Starting at the line that contains "Почему во Вселенной почти нет антиматерии?" and stopping after the line that contains "Allaitement maternel exclusif", transcribe the listing below exactly; do not include any pictures.

Exercise data
* * *
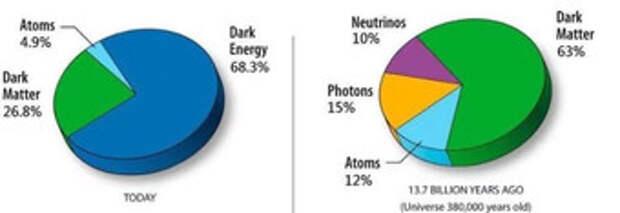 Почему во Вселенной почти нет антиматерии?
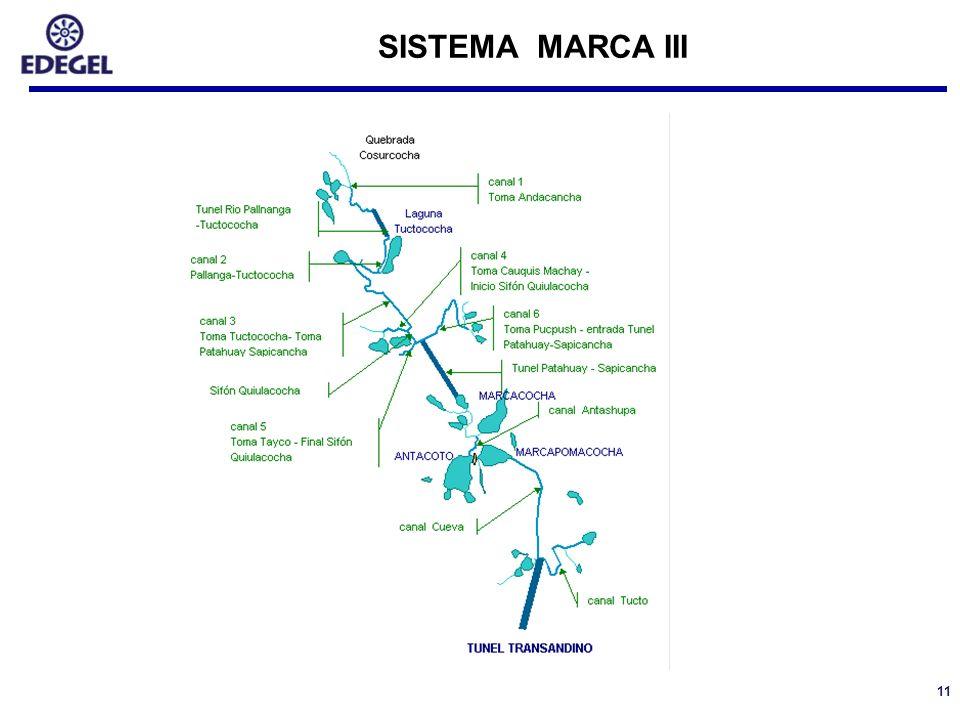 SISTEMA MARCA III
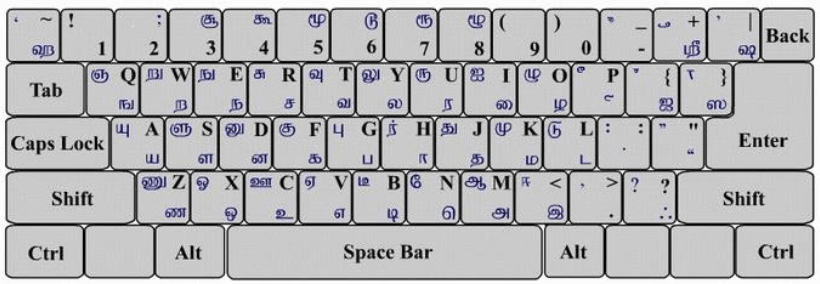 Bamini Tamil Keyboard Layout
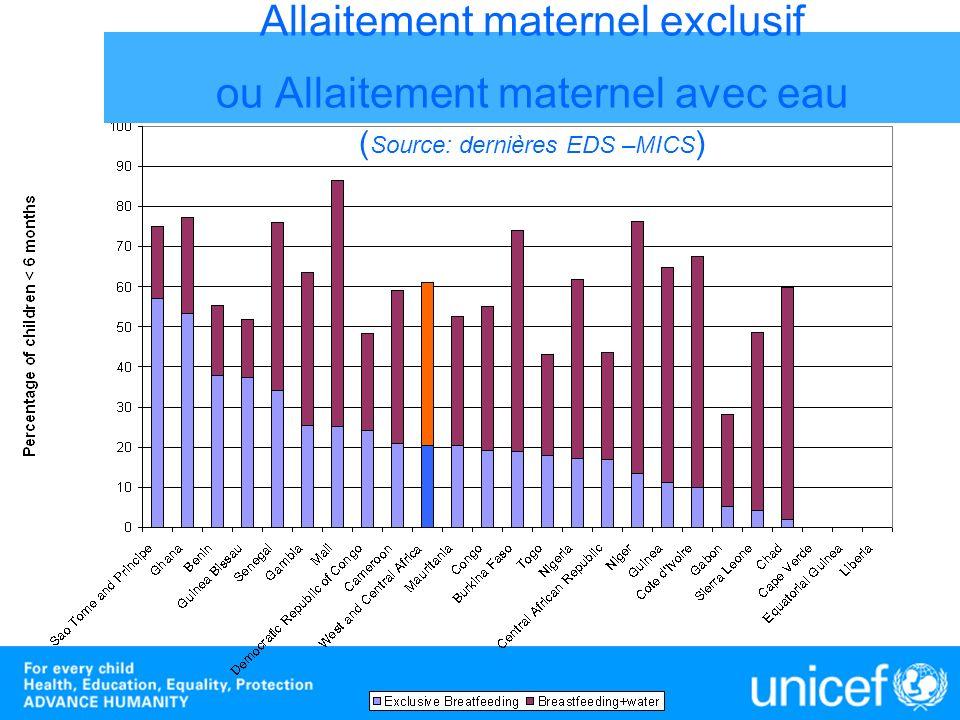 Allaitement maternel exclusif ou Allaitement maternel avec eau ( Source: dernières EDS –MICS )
* * *
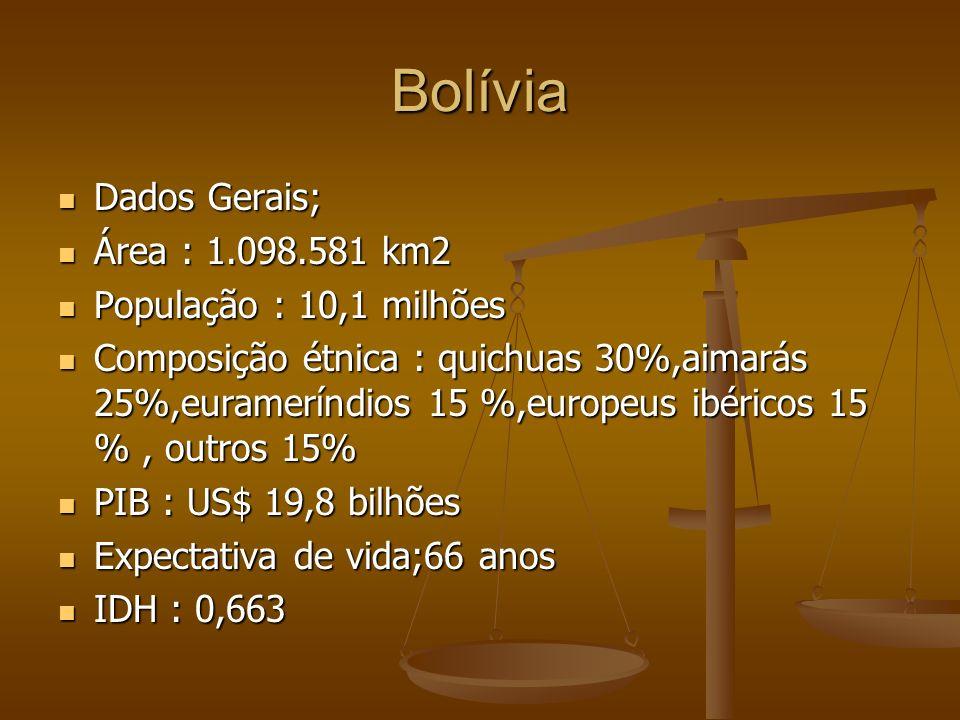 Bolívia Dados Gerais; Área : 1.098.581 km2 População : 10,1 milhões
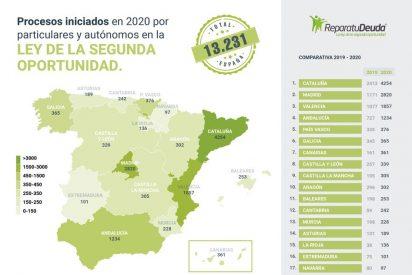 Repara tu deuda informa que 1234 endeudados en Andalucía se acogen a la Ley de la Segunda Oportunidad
* * *
Finished exercise
 Почему во Вселенной почти нет антиматерии?
 SISTEMA MARCA III
 Bamini Tamil Keyboard Layout
 Allaitement maternel exclusif ou Allaitement maternel avec eau ( Source: dernières EDS –MICS )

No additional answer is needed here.